Record-breaking astronaut Peggy Whitson is set to become the oldest woman in space after blasting-off towards the International Space Station (ISS), aged 56. The trip marks her third mission to the ISS, 14 years after she boarded Expedition 5.

The Iowa-born NASA veteran will turn 57-years-old while on the expedition, making her the oldest woman in space. She already holds the record for the longest time spent in space by a woman and becomes the first woman to have commanded the ISS.

Whitson, an academic who began working with NASA in 1989, blasted off from the Baikonur cosmodrome in Kazakhstan on Friday 17 November. She will travel on a Soyuz rocket with Russian cosmonaut Oleg Novitsky and French newcomer Thomas Pesquet. Her most recent trip came in 2007, when she completed a spacewalk to fix one of the station's solar wings, report NBC News.

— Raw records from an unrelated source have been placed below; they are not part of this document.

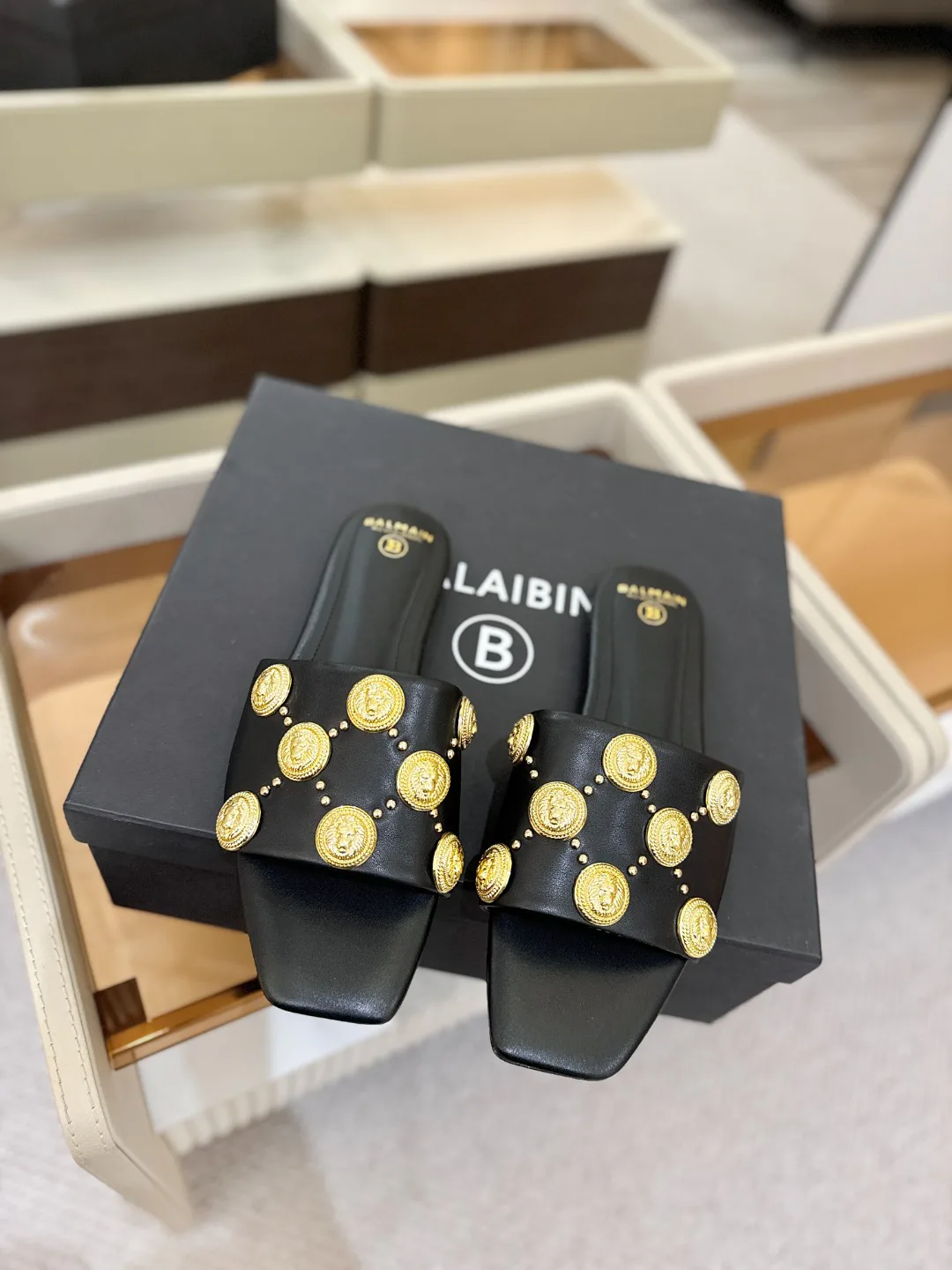 Шлепанцы Женские Balmain 841025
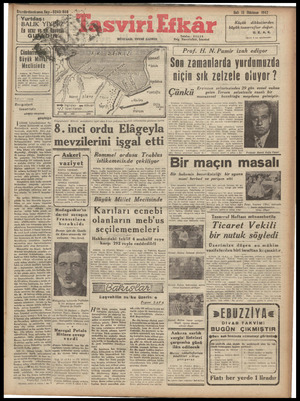 Tasviri Efkar Gazetesi 15 Aralık 1942 kapağı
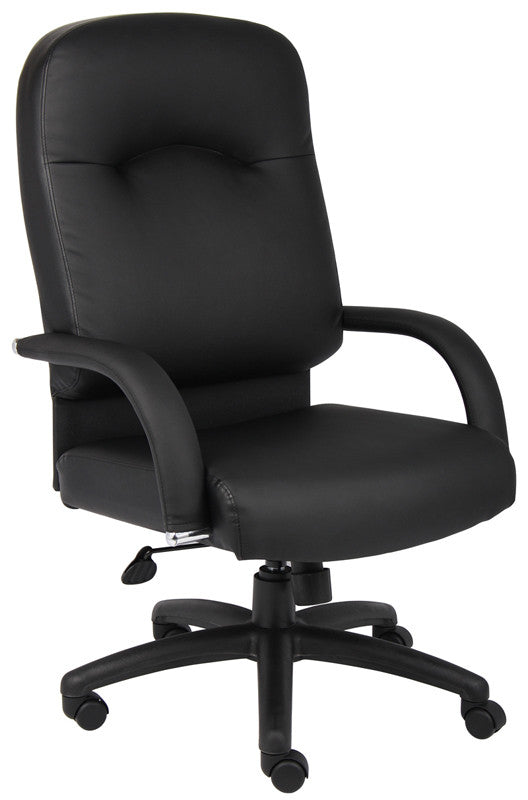 Boss Office Products B7401 Boss High Back Caressoft Chair In Black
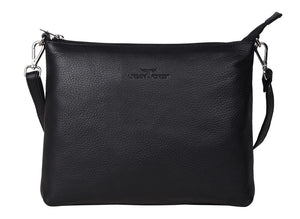 Urban Forest Emma Leather Sling Bag in Rambler Black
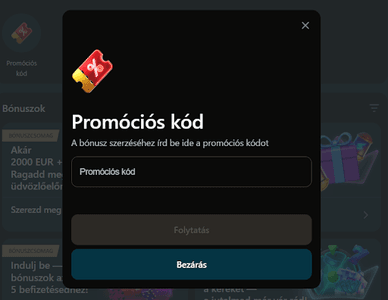 Royalsea casino bónuszkód megadása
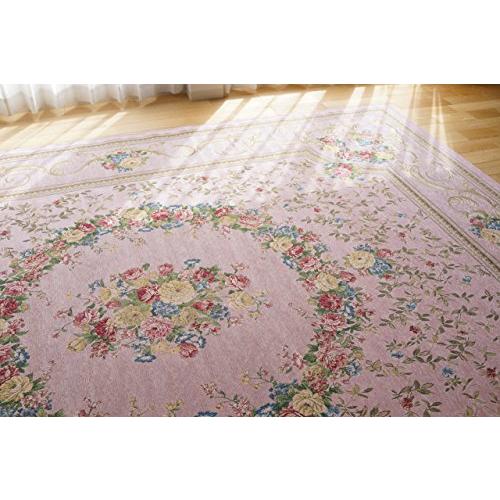 サヤンサヤン 花柄 ラグマット 絨毯 アルダ 200x200 2畳 ローズ ゴブラン織 ベルギー製 使用される の特徴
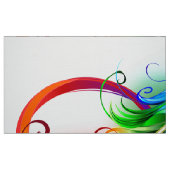 Unendliches Symbol mit Regenbogenfederhalter Stoff (Fat Quarter (45,7 x 55,9 cm))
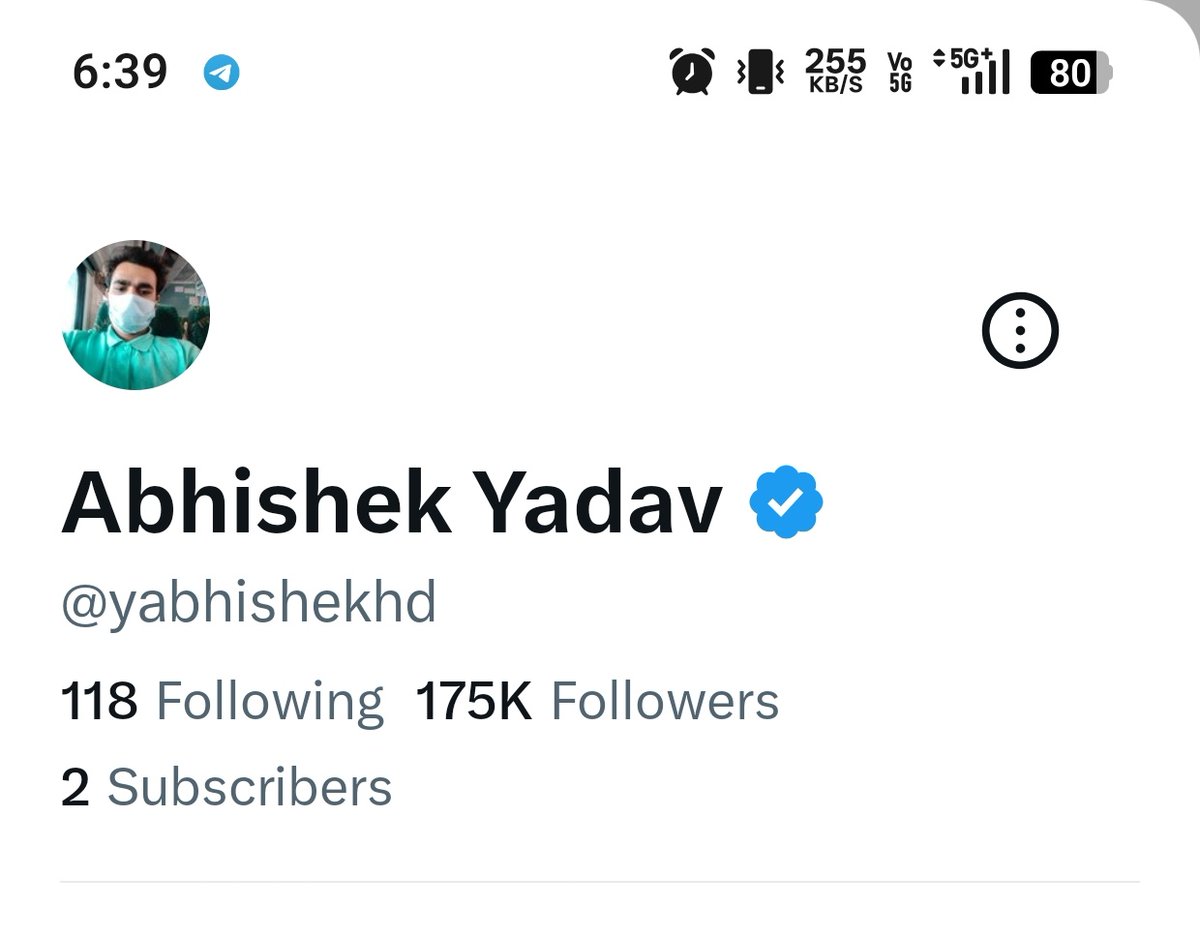 Abhishek Yadav tweet media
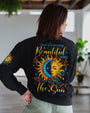 There Is Something Beautiful Coming Sun and Moon Face Graphic AOP Shirts _7_ oiVj1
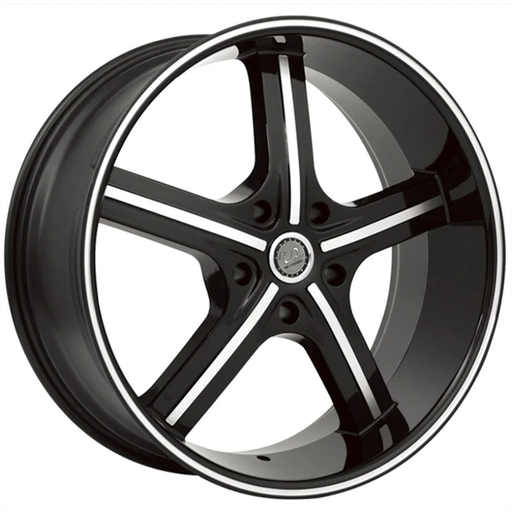 [U255B2452+13-1] U2-55 24X10 BLACK/MACHINE FACE 6X5.5 +13 CB-108 B+MO+MLLIP (BLACK LIP)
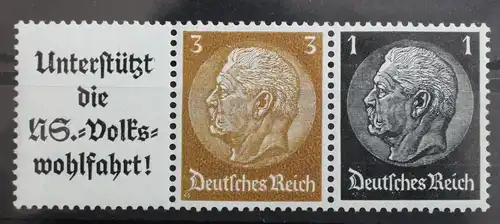 Deutsches Reich Zd W76 postfrisch Zusammendrucke #RJ716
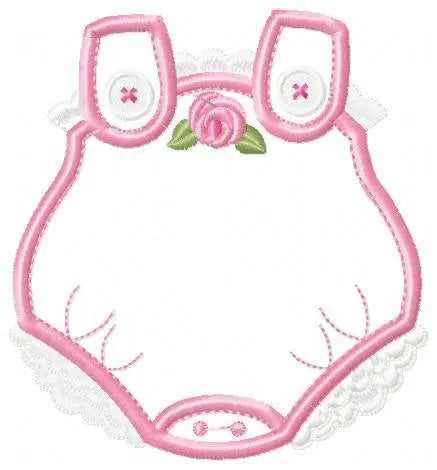 Baby Overall embroidery designs - Jumpsuit embroidery design machine embroidery pattern - Short tall romper playsuit - instant download pes Marcia Embroidery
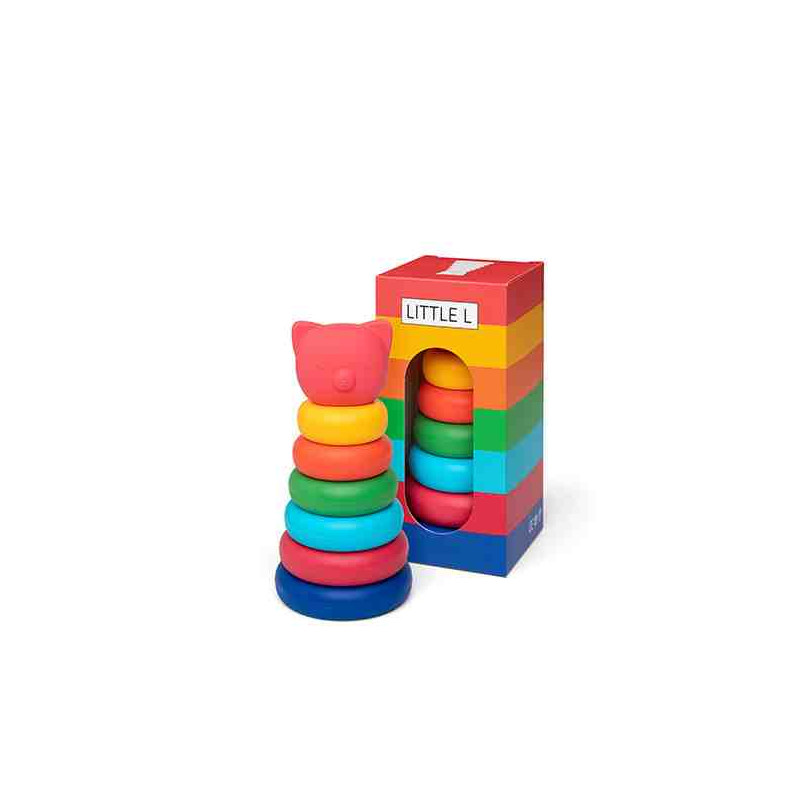 CAT STACKING TOWER BRIGHT COLORS  Little L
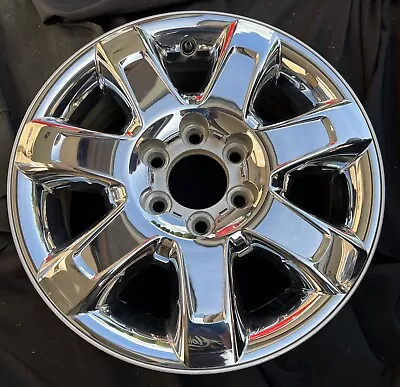 2013-2014 Ford F150 OEM 18x7-1/2 18” 6 Lug 7 Spoke Chrome Clad Wheel Rim 3915 SK • $149.99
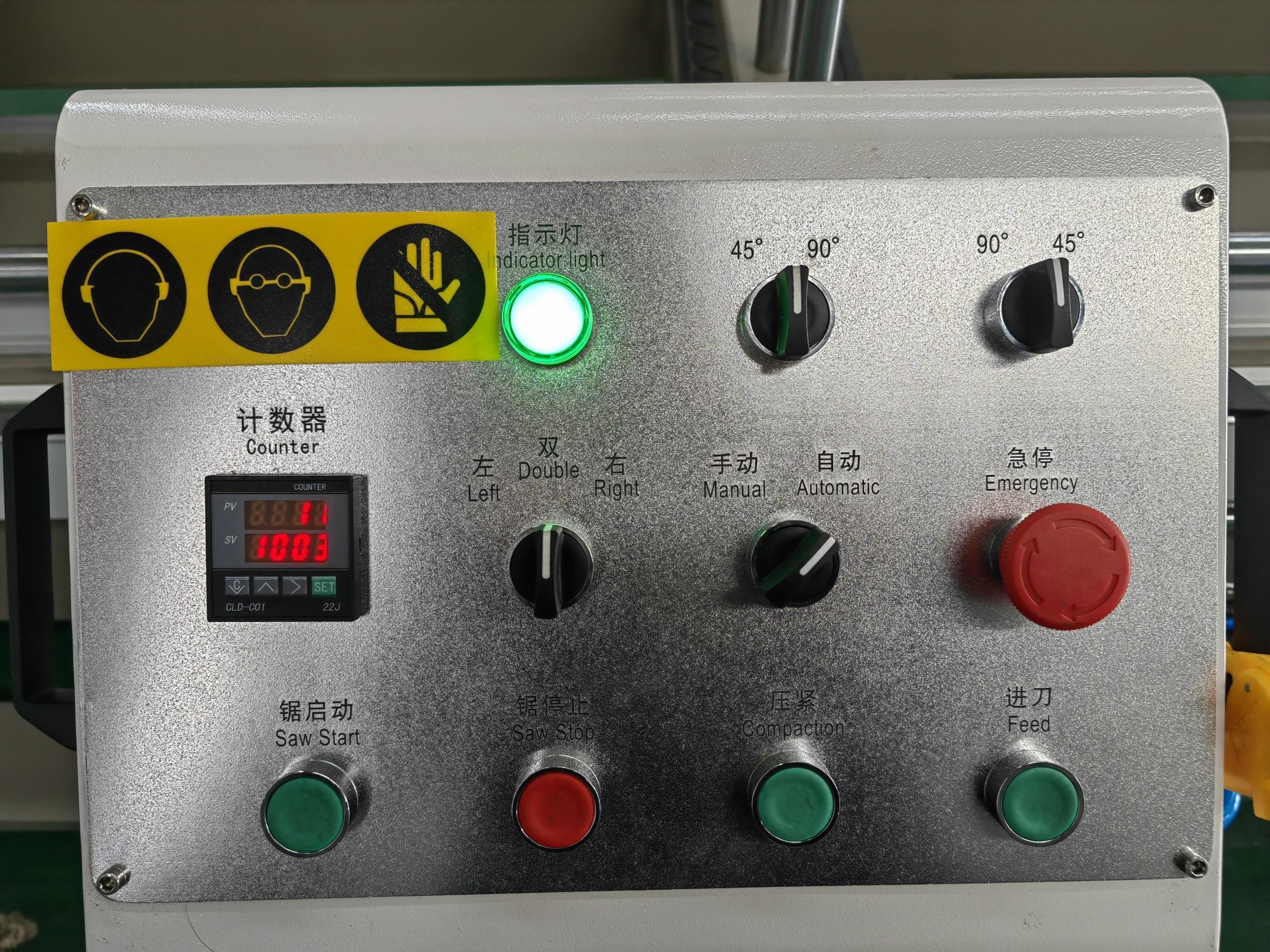 digital display aluminum and pvc double head cutting saw-3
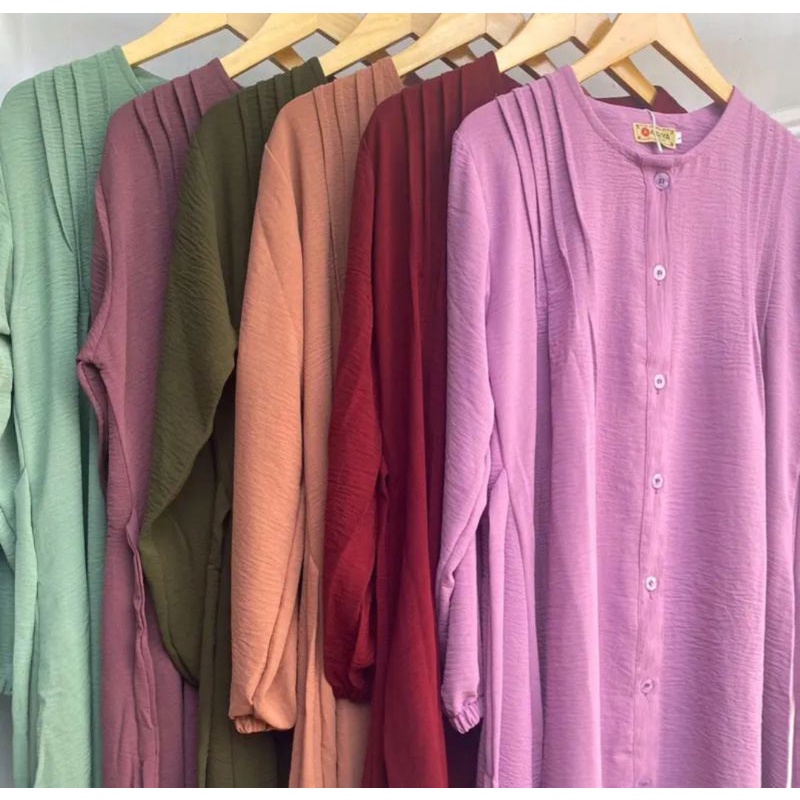 TUNIK CRINKLE LD 110-120 BISA COD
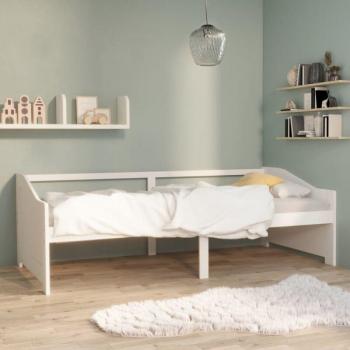 Divano Letto a 3 Persone Legno Bianco Prolenta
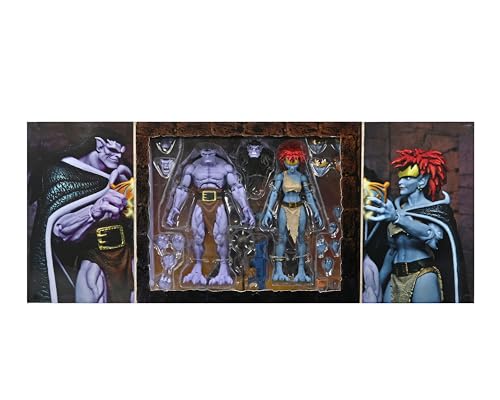 Image of NECA Collectible 2-Pack Gargoyles: Vows Ultimate 7 inch Scale Action Figures - Goliath and Demona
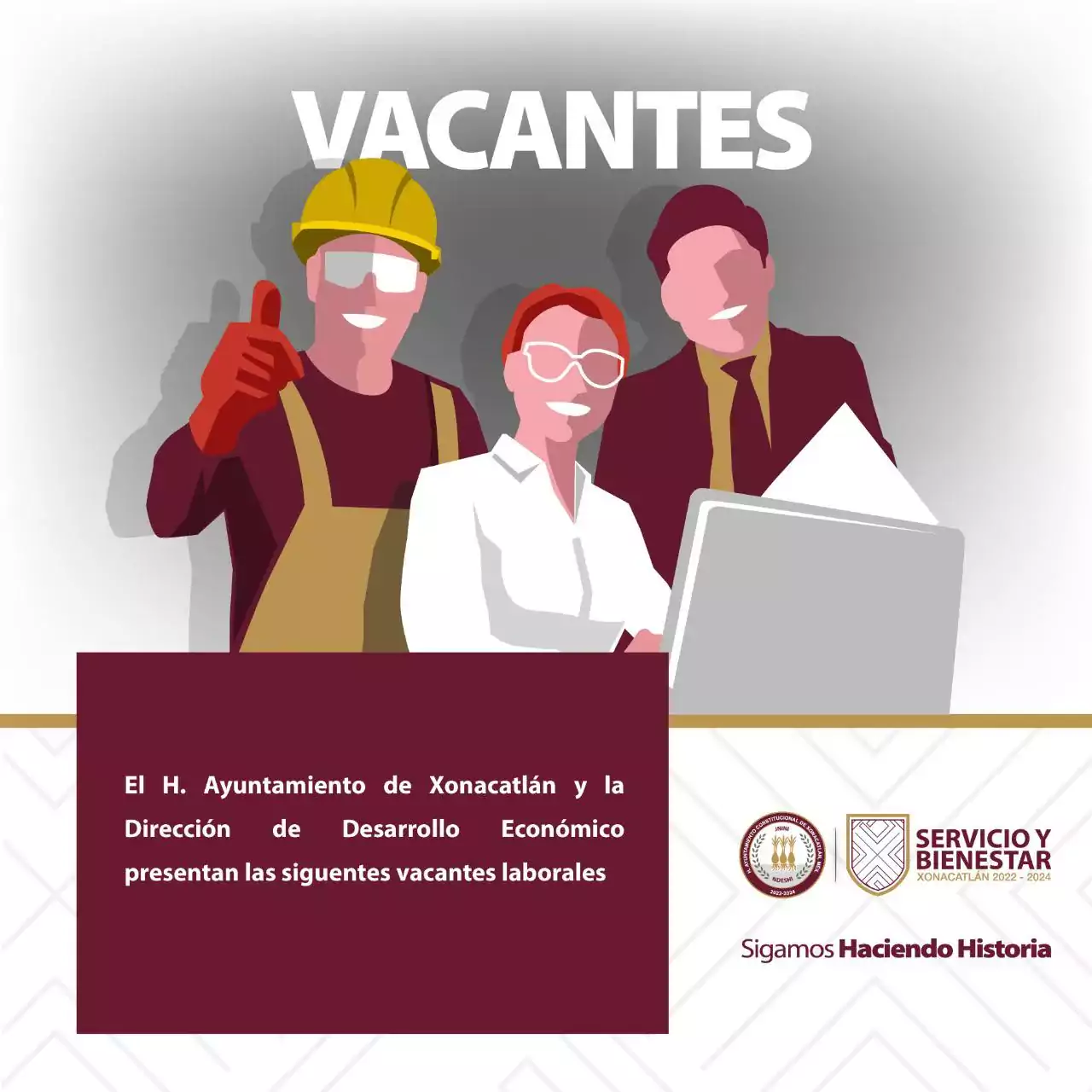 El Ayuntamiento de Xonacatlan te invita a seguir los MiercolesdeEmpleo jpg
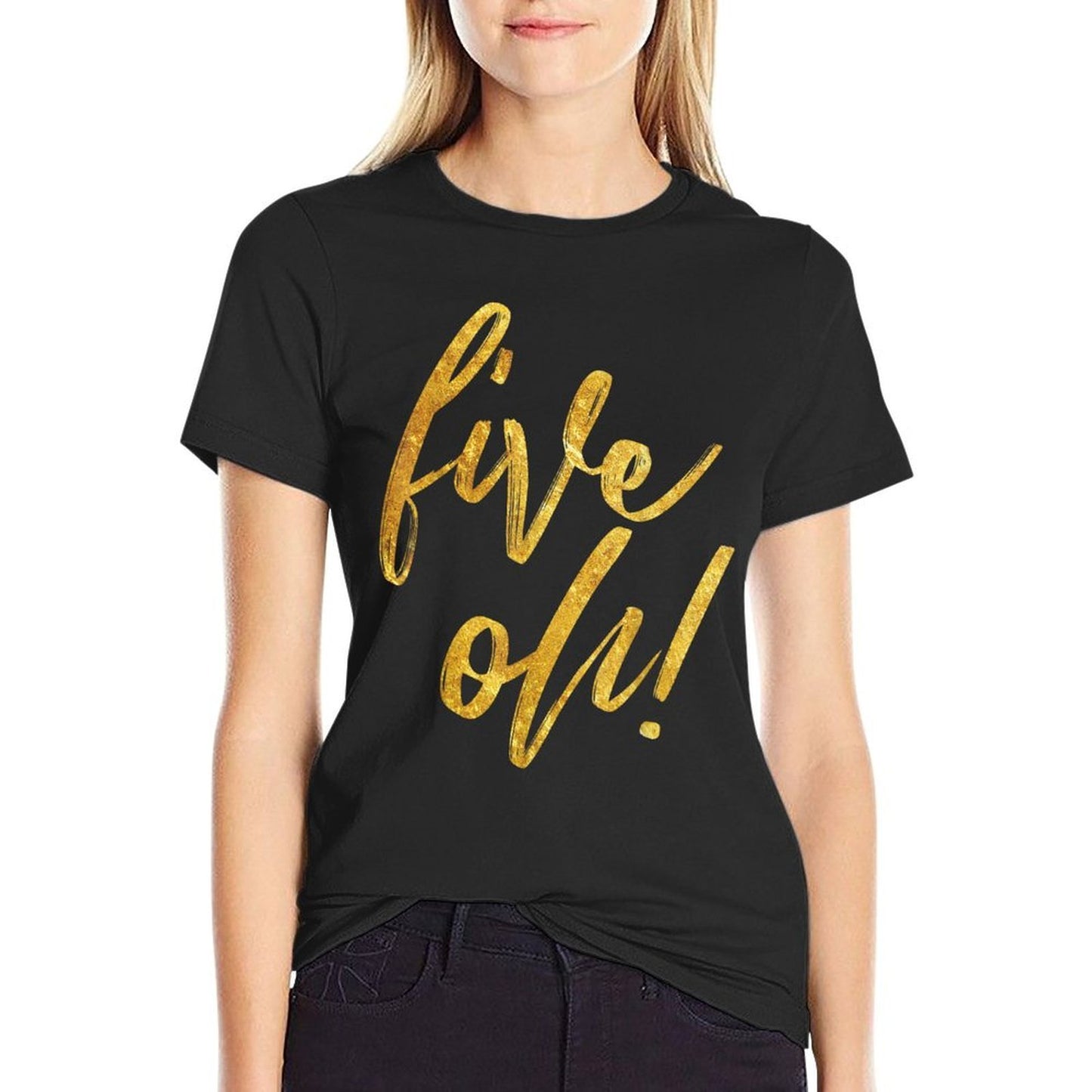 50th Birthday, Fifty Years Old Cute Graphic Summer-ready Fabric T-Shirt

The trio are expected to arrive at the space station, that flies about 250 miles (420km) above the Earth, on Saturday 19 November – joining an American and two Russians astronauts already there. Whitson has been based in Kazakhstan since 1 November as the team prepare to carry out a range of scientific investigations until May 2017.

Peggy Whitson
The Soyuz MS-03 spacecraft carrying the crew of Peggy Whitson of the U.S., Oleg Novitskiy of Russia and Thomas Pesquet of France blasts off to the International Space Station (ISS) from the launchpad at the Baikonur cosmodrome, Kazakhstan, November 18, 2016. REUTERS/Shamil Zhumatov

Born on a farm in rural Iowa, near Mount Ayr, Whitson worked hard to make her dream of space exploration a reality – even selling chickens from her holding to save money for a pilot's license. She holds an advanced degree in biochemistry and served on several prominent medical science and research positions at NASA before her first flight.

She is set to break another record when she takes charge of the orbiting lab on the ISS for a second time in February next year. By the time Expedition 51 finishes she will have spent more time in space than any other US astronaut.

The current record for the time spent in space by a US citizen is 534 days, set by Jeff Williams, who returned to earth on 6 September this year. Whitson told a news conference on Friday: "The most important thing about the station is the friendships and the work we accomplish there."